(The exercise): Please reproduce the material below exactly, from the line containing "Which among the" through the end of the material, with both of those lines included.

Start The input

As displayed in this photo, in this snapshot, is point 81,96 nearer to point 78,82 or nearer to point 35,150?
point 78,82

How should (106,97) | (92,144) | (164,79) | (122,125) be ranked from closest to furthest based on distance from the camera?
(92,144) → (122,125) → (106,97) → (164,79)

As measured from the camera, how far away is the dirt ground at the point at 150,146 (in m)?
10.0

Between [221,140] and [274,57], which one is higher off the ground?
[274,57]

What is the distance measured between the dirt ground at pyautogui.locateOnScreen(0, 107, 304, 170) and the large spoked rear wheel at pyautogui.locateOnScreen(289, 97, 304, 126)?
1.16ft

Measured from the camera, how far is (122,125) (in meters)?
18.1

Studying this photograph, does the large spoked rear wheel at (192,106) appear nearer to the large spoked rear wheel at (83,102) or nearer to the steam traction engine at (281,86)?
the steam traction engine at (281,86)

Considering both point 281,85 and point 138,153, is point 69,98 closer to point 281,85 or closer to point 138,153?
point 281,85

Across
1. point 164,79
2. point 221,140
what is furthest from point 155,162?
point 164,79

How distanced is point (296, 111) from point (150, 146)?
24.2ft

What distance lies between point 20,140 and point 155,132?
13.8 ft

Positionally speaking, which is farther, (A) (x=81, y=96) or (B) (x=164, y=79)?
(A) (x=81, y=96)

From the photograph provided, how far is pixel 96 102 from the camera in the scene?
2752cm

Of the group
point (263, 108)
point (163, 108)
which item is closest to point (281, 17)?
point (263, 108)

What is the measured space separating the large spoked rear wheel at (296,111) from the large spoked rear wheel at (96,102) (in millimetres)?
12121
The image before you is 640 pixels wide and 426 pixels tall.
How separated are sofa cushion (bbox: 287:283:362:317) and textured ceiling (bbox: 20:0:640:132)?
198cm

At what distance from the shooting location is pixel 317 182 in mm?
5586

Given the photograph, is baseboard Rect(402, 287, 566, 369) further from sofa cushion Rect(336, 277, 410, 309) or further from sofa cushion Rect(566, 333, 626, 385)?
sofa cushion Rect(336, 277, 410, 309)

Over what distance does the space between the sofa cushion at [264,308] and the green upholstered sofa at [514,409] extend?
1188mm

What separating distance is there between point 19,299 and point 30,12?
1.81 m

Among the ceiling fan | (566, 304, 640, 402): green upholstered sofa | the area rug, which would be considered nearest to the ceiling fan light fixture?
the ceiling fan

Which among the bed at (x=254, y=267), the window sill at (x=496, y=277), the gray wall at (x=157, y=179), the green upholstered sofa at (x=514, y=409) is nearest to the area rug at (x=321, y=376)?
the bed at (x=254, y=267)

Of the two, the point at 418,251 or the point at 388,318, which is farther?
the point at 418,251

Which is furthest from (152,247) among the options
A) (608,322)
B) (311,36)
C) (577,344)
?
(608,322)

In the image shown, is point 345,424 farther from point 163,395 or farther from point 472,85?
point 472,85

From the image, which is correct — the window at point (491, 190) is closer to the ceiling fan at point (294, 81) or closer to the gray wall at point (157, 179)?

End The input

(Output of the task):
Which among the bed at (x=254, y=267), the window sill at (x=496, y=277), the gray wall at (x=157, y=179), the green upholstered sofa at (x=514, y=409) is nearest to the area rug at (x=321, y=376)?
the bed at (x=254, y=267)

Of the two, the point at 418,251 or the point at 388,318, which is farther?
the point at 418,251

Which is furthest from (152,247) among the options
A) (608,322)
B) (311,36)
C) (577,344)
?
(608,322)

In the image shown, is point 345,424 farther from point 163,395 or farther from point 472,85?
point 472,85

From the image, which is correct — the window at point (491, 190) is closer to the ceiling fan at point (294, 81) or closer to the gray wall at point (157, 179)?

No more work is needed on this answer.